### Excerpted records
--------------------------------
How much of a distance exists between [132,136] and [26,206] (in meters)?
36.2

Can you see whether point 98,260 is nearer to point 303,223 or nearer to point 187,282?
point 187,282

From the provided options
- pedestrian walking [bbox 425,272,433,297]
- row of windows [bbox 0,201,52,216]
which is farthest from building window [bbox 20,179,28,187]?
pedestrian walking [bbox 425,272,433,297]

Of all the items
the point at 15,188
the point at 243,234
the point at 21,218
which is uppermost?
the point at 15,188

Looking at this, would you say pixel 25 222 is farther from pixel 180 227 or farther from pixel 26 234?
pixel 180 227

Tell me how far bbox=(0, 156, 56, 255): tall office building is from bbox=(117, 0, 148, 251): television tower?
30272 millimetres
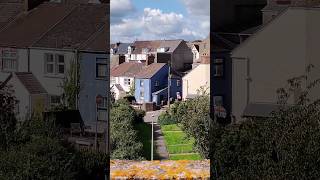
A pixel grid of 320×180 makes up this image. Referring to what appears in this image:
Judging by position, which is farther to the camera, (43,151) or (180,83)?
(180,83)

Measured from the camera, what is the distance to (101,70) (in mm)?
4734

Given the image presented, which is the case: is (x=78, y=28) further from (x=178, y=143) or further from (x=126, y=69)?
(x=178, y=143)

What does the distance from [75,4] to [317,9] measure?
191cm

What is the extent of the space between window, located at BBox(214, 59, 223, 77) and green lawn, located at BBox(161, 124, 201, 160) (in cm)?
54

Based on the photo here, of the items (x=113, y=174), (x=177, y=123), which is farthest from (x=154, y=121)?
(x=113, y=174)

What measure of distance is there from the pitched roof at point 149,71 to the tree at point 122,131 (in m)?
0.25

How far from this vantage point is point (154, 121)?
490 cm

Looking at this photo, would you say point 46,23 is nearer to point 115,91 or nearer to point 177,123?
point 115,91

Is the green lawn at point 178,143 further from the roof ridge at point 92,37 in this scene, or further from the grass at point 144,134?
the roof ridge at point 92,37

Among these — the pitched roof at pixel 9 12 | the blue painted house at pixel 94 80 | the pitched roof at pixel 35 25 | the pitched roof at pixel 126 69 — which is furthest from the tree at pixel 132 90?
the pitched roof at pixel 9 12

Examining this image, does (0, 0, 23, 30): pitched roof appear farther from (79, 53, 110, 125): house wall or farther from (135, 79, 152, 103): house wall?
(135, 79, 152, 103): house wall

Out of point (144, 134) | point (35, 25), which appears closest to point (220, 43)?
point (144, 134)

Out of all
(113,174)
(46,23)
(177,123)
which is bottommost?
(113,174)

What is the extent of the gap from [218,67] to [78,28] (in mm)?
1151
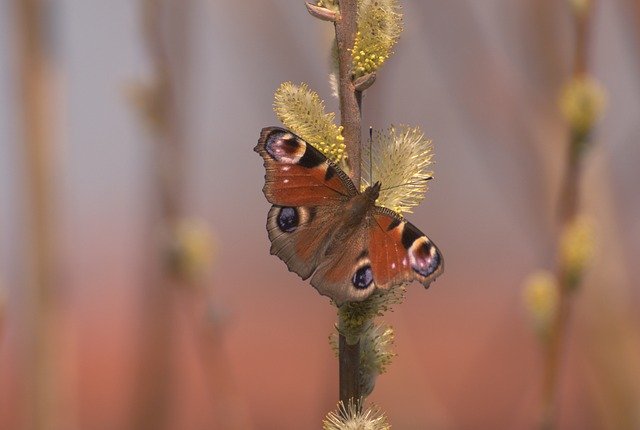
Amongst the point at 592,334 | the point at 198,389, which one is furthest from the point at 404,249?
the point at 198,389

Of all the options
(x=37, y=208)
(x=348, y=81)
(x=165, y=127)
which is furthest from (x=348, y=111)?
(x=37, y=208)

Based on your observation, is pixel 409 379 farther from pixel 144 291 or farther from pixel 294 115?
pixel 294 115

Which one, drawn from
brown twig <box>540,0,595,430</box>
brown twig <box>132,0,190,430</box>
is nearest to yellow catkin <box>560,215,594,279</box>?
brown twig <box>540,0,595,430</box>

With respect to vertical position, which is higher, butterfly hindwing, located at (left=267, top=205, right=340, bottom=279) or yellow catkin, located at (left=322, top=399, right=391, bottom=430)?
butterfly hindwing, located at (left=267, top=205, right=340, bottom=279)

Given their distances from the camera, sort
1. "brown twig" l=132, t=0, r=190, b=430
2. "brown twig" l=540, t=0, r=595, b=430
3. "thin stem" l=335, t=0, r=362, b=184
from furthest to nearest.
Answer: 1. "brown twig" l=132, t=0, r=190, b=430
2. "brown twig" l=540, t=0, r=595, b=430
3. "thin stem" l=335, t=0, r=362, b=184

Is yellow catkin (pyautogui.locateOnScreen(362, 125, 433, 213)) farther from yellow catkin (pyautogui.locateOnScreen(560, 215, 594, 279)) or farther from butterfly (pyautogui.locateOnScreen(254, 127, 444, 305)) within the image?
yellow catkin (pyautogui.locateOnScreen(560, 215, 594, 279))

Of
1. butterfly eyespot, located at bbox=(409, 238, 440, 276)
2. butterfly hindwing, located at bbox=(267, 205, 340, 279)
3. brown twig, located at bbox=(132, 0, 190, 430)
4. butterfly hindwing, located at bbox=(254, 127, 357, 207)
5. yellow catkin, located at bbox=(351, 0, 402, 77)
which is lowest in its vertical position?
butterfly eyespot, located at bbox=(409, 238, 440, 276)

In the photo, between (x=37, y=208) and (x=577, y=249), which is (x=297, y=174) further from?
(x=37, y=208)

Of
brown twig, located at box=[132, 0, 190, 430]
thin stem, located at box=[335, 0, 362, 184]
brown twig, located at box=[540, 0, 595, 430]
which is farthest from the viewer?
brown twig, located at box=[132, 0, 190, 430]
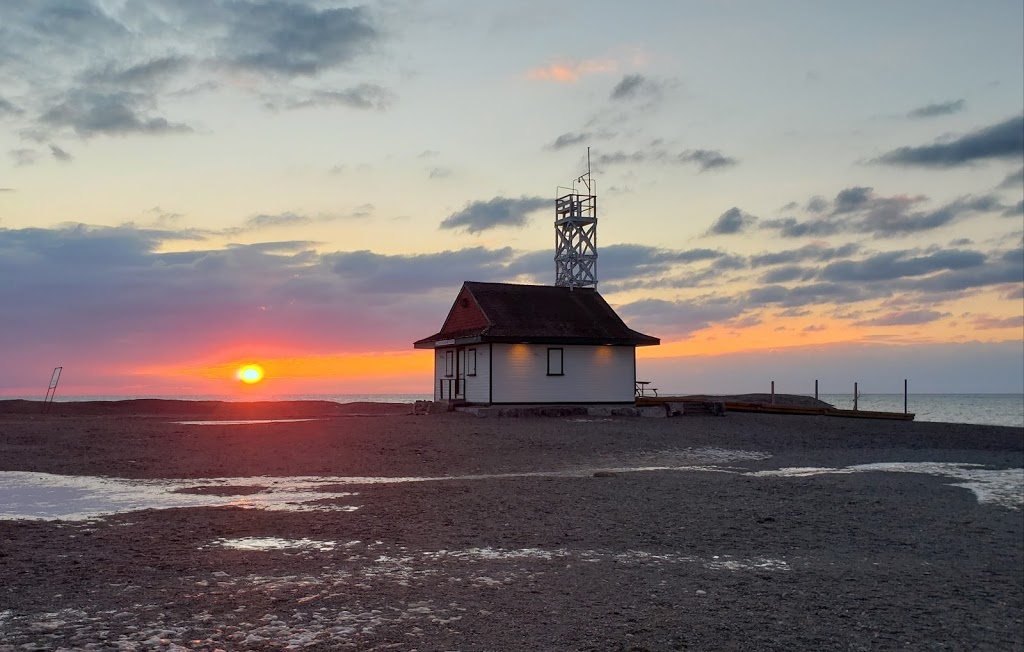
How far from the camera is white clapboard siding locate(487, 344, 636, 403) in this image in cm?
--------------------------------
Repeat the listing from the line with "Looking at this, would" up to and including the line with "30272 millimetres".

### Result of the exercise
Looking at this, would you say pixel 25 222 is farther from pixel 180 227 or farther from pixel 26 234?
pixel 180 227

Tell me how far bbox=(0, 156, 56, 255): tall office building is from bbox=(117, 0, 148, 251): television tower?
30272 millimetres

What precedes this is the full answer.